Course Leader KBFP, Dimas Oky Nugroho mengatakan, tujuan pelatihan singkat dan pertemuan pemimpin muda ini untuk mempersiapkan generasi-generasi muda Indonesia sebagai calon pemimpin publik.
Advertisement
"Tidak hanya pemerintah, kita semua harus lebih serius dan saling bekerja sama mempersiapkan kapasitas dan integritas anak-anak muda untuk menjadi pemimpin publik dan memimpin di berbagai sektor," kata Dimas dalam keterangannya, Rabu 28 Mei 2025.
Para alumni KBFP disebut telah membentuk sekitar seribu lebih jejaring pemimpin muda nasional dan berkiprah di berbagai bidang, mulai dari menteri, kepala daerah, anggota legislatif, pemimpin kampus, media, hingga organisasi masyarakat sipil.
"Prinsip kita adalah mengumpulkan para pemimpin muda dalam satu semangat besar. Mari mencintai dan membangun negara ini secara guyub dan produktif," jelasnya.
"Di era geopolitik dan ekonomi global saat ini, Indonesia butuh anak-anak bangsa yang berkarakter, bervisi, dan berinisiatif baik," sambungnya.
Selaras dengan Visi Presiden
Kegiatan ini turut mendapat sambutan positif dari Staf Khusus Presiden, Dirgayuza Setiawan. Menurutnya, program KBFP selaras dengan visi Presiden Prabowo Subianto dalam membangun sumber daya manusia (SDM) unggul.
“Presiden Prabowo berkomitmen menghadirkan sekolah-sekolah unggul di seluruh Indonesia sebagai bagian dari strategi besar peningkatan SDM nasional,” ujar Dirgayuza.

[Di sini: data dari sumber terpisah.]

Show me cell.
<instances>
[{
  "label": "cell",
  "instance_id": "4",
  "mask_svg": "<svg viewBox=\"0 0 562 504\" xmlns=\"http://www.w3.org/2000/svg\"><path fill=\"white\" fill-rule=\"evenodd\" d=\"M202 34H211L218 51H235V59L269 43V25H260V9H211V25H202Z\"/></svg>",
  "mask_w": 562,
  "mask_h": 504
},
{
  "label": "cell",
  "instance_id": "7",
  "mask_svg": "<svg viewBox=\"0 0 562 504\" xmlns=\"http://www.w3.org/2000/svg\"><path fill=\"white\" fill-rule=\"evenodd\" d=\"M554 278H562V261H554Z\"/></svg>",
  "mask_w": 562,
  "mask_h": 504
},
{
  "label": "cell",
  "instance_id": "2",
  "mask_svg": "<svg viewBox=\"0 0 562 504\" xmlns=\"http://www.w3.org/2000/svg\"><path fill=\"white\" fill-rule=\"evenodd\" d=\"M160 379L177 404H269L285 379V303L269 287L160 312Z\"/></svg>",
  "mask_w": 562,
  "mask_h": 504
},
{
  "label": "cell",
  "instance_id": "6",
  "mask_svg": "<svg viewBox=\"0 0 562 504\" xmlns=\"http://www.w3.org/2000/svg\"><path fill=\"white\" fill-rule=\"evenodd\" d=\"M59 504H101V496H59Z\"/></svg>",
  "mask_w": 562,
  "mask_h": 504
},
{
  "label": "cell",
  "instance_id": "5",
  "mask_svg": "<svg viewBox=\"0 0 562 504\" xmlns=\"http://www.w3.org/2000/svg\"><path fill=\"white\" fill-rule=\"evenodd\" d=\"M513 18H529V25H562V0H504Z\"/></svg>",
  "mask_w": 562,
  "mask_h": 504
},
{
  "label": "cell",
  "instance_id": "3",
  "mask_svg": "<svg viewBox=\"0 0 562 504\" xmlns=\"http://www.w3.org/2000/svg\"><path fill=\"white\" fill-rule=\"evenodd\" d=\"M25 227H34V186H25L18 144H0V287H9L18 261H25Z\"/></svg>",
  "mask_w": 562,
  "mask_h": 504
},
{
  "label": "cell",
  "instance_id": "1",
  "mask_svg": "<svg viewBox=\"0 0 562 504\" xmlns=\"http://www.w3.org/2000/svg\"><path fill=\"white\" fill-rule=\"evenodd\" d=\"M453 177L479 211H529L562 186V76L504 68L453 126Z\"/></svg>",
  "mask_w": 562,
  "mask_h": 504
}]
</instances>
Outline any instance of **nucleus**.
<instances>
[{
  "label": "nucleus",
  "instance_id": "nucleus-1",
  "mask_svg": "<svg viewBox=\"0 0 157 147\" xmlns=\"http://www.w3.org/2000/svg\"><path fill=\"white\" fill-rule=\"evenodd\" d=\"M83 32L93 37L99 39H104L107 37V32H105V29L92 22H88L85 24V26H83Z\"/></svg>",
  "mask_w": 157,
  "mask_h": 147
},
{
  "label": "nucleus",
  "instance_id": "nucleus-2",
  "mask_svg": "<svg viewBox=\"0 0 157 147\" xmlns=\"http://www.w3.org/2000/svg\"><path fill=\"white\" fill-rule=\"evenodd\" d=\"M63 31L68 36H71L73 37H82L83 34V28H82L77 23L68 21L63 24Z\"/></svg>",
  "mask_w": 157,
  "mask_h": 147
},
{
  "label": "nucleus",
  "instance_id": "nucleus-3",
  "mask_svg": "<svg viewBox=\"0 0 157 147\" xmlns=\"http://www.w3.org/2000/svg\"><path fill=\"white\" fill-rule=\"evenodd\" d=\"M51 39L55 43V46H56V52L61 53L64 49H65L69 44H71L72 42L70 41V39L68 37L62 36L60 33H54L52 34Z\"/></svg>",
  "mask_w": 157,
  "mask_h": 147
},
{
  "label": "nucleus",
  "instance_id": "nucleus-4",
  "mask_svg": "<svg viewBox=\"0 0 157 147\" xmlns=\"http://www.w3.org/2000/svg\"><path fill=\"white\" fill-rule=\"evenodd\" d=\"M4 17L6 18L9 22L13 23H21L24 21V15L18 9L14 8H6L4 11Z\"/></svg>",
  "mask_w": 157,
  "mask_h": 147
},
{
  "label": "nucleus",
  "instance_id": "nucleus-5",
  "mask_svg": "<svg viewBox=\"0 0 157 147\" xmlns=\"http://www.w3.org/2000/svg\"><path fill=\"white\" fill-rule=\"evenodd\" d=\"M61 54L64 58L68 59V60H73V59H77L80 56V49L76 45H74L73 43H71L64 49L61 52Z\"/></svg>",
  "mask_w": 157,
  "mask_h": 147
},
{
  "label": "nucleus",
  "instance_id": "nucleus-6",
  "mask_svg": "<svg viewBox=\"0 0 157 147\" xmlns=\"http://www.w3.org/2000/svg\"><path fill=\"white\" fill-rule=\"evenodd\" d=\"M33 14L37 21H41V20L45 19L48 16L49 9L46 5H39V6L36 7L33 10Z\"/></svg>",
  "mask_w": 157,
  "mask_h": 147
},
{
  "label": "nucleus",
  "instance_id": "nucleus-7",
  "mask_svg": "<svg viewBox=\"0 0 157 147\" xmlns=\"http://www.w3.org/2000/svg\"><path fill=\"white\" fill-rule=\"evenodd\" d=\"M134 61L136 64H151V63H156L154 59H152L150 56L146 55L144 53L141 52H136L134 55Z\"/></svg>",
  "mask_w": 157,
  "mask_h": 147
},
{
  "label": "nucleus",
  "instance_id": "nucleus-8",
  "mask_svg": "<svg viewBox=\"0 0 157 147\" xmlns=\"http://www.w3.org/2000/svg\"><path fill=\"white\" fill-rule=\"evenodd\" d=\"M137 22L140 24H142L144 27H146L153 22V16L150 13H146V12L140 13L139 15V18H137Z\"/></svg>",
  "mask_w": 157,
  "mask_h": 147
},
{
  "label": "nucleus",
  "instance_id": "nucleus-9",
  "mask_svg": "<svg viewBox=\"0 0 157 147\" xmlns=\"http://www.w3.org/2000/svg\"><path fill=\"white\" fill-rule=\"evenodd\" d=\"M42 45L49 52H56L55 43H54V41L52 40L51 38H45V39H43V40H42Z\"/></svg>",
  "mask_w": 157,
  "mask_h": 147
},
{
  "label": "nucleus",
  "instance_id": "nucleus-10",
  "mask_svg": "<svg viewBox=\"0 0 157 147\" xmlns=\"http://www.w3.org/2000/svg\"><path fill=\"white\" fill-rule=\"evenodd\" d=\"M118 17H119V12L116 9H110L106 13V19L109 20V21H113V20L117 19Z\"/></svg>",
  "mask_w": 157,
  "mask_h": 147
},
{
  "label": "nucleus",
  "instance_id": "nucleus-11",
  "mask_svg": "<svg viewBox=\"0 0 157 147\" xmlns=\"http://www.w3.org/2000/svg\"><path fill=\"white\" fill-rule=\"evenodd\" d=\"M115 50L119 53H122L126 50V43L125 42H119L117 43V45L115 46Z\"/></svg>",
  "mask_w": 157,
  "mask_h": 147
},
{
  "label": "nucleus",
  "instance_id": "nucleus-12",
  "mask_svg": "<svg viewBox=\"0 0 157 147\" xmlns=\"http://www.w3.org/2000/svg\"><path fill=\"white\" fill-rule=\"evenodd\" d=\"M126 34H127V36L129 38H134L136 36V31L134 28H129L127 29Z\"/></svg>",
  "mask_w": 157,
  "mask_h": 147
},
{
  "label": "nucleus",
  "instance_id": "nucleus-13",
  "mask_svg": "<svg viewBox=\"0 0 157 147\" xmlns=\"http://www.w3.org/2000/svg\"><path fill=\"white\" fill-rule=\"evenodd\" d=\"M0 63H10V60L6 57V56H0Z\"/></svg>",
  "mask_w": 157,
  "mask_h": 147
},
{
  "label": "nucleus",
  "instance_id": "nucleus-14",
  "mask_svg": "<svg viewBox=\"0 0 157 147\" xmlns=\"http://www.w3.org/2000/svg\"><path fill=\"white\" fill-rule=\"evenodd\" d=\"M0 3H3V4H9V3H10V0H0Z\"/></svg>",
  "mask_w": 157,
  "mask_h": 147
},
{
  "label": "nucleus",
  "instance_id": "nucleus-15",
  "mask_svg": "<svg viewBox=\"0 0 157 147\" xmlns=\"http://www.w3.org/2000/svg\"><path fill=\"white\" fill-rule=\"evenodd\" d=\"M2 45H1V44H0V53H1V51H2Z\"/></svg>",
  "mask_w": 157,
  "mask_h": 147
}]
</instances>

Sementara Kepala Badan Pengentasan Kemiskinan RI, Budiman Sudjatmiko, menyatakan pentingnya para pemimpin muda untuk terlibat dalam berbagai kegiatan positif yang mampu mendorong upaya pengentasan kemiskinan dan meningkatkan kesejahteraan rakyat.
"Para pemuda Indonesia dari mulai tingkat desa sampai kota, daerah dan nasional, harus memahami dan mengikuti perkembangan teknologi dalam upaya mendorong perekonomian, menurunkan kemiskinan dan mewujudkan kesejahteraan. Peningkatan SDM dan khususnya bagi para pemimpin muda, membaca perkembangan zaman menjadi sangat penting sehingga kita tidak menjadi bangsa yang tertinggal oleh transformasi zaman," ujarnya.